Powerful lobbyists continue to support the interests of the retired, but begin to realize this road is getting more and more unstable all the time.  At a time when things seem not to be able to get any worse, mother nature decides to throw an extremely nasty curve ball that requires funds beyond anything previously seen.  A major US city is in shambles, with no funds to restore it, people with nowhere to live, insurance companies defunct, city budgets gone, murder rates are sky rocketing, and to add insult to injury, China slams the door, finally deciding that no more money will be loaned to the US.  But...they have a proposal.
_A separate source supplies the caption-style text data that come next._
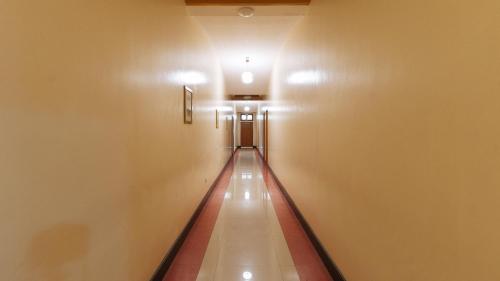 an empty hallway in a building with a long escalator at RedDoorz Premium @ Nick Hotel Gerona Tarlac in Tarlac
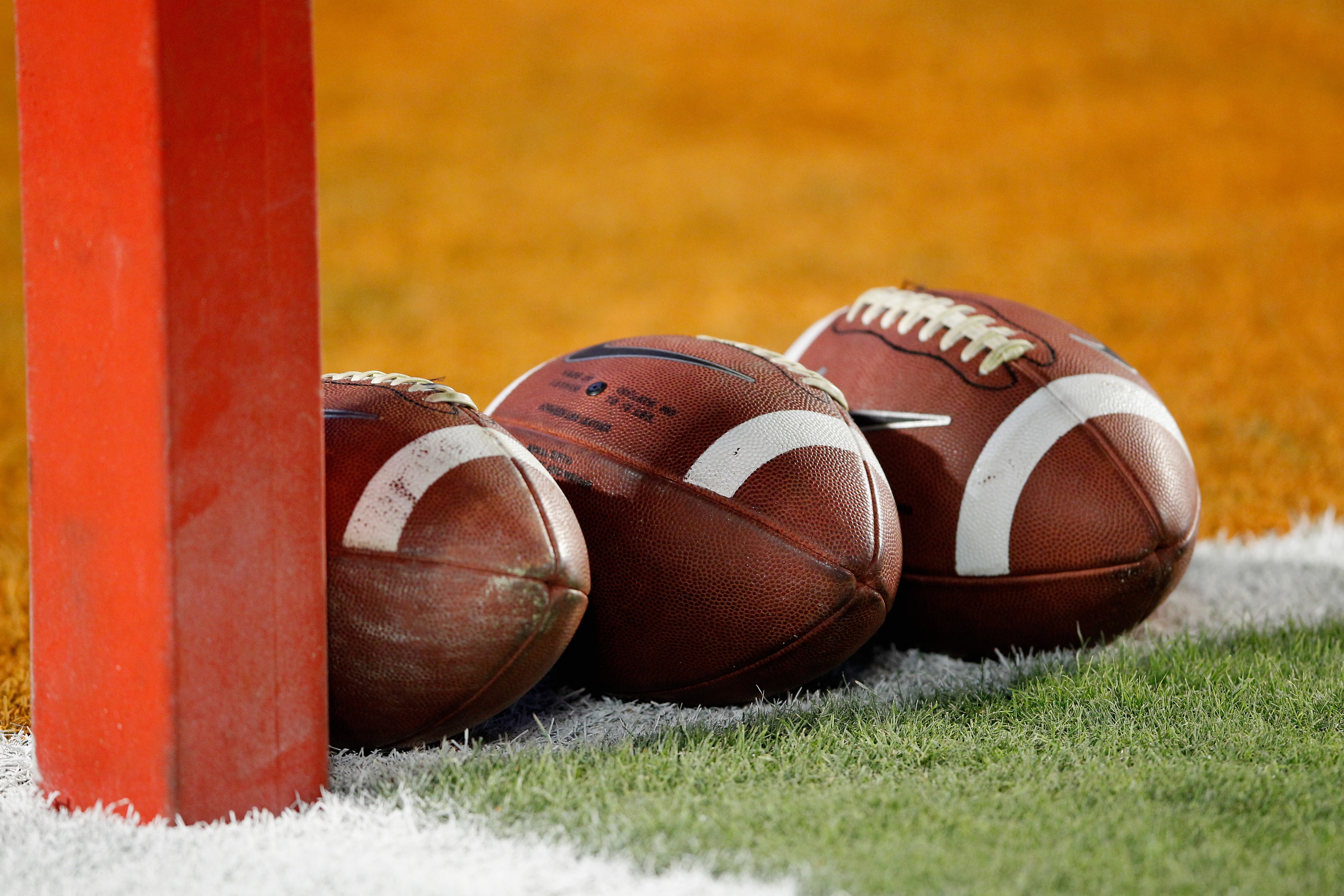 MIAMI GARDENS, FL - JANUARY 04: A detail of a Nike official NCAA size footballs as they sit in the end zone prior to the West Virginia Mountaineers playing against the Clemson Tigers during the Discover Orange Bowl at Sun Life Stadium on January 4, 2012 in Miami Gardens, Florida. (Photo by Streeter Lecka/Getty Images) MIAMI GARDENS, FL - JANUARY 04: A detail of a Nike official NCAA size footballs as they sit in the end zone prior to the West Virginia Mountaineers playing against the Clemson Tigers during the Discover Orange Bowl at Sun Life Stadium on January 4, 2012 in Miami Gardens, Florida. (Photo by Streeter Lecka/Getty Images)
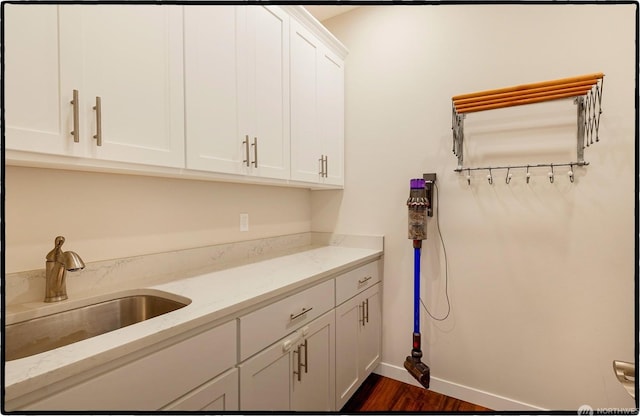 washroom with sink and dark wood-type flooring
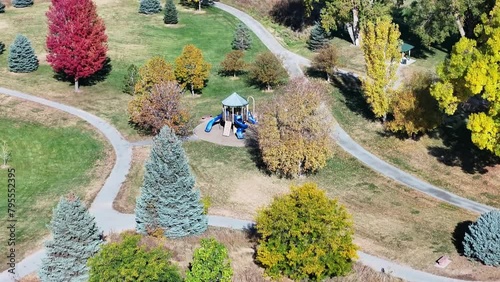 Aerial view of a wild meadow of unkept grass in a park next to playground equipment and paths in autumn when the tree leaves change colors.  photo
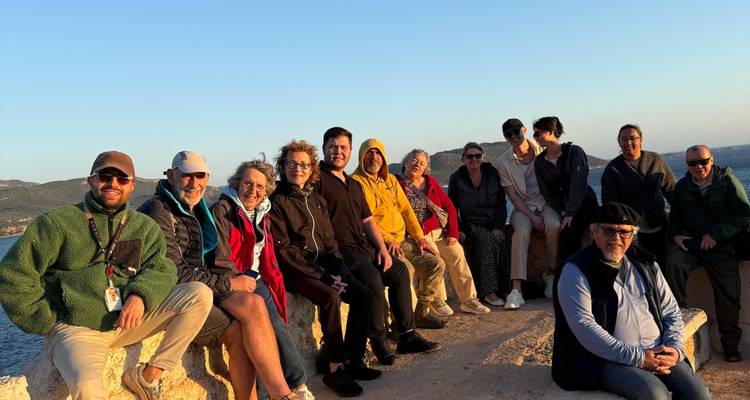 Group of people sitting at a scenic viewpoint.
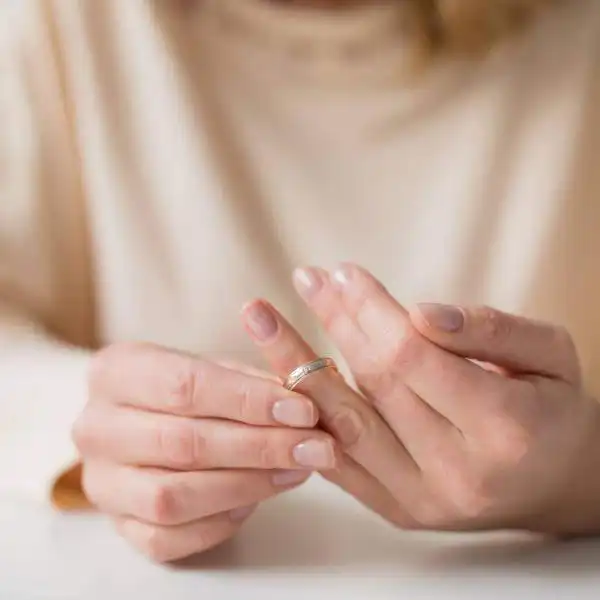 woman taking off wedding band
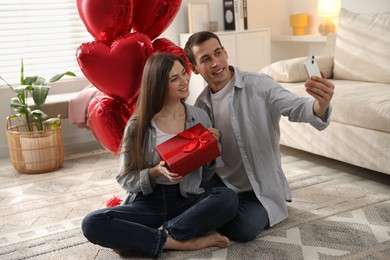 Photo of Lovely couple with gift box taking selfie near heart shaped balloons indoors. Valentine's day celebration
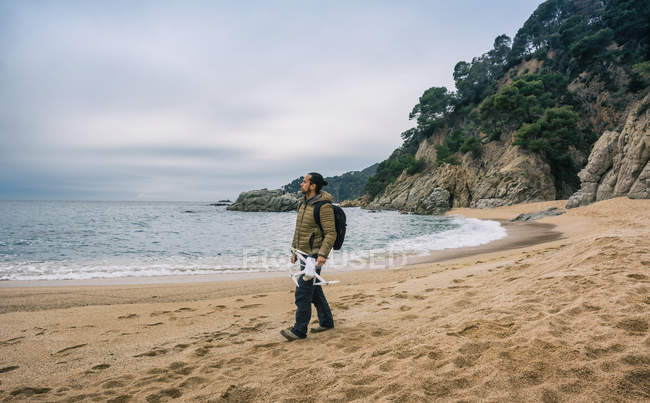 Homem com mochila andando na praia com drone na mão — Fotografia de Stock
"people needed money, and those who had any were at risk.  And there was just plain crazy behavior.  Men getting wildly drunk and fighting to the death.  It was as if an entire city had post traumatic stress disorder, and no one was equipped to deal with it."

What now?  The old and the young are on a collision course, and it's really ugly out there.  The streets are not safe. The money is gone and there's no more to be had.  It was pay now or pay later, but later has arrived, and it's hideous.  

But there IS a solution, one that will change everything we believe we know about what it means to be America.  And chances are you won't like it.

Brooks brings a real sense of the way folks interact with one another, making him an excellent storyteller.  The reader really feels things are happening right now.  There are a few places where the future has shifted since the book hit the shelves (always a danger in close-to-current-time science fiction), which are likely to be corrected in the next edition, but by and large, the news seems to flow directly from today into the 2030 scenario seamlessly, and the reader shifts accordingly.  2030 becomes real.

Our near-future choices are going to be real-time examples of "living in interesting times" but most readers aren't going to see this proposed solution coming.  It's bound to make even the most confident futurist do a double-take, and for those who want an America true to its roots, but don't want to change how anything is done now, it's a very alarming wake up call.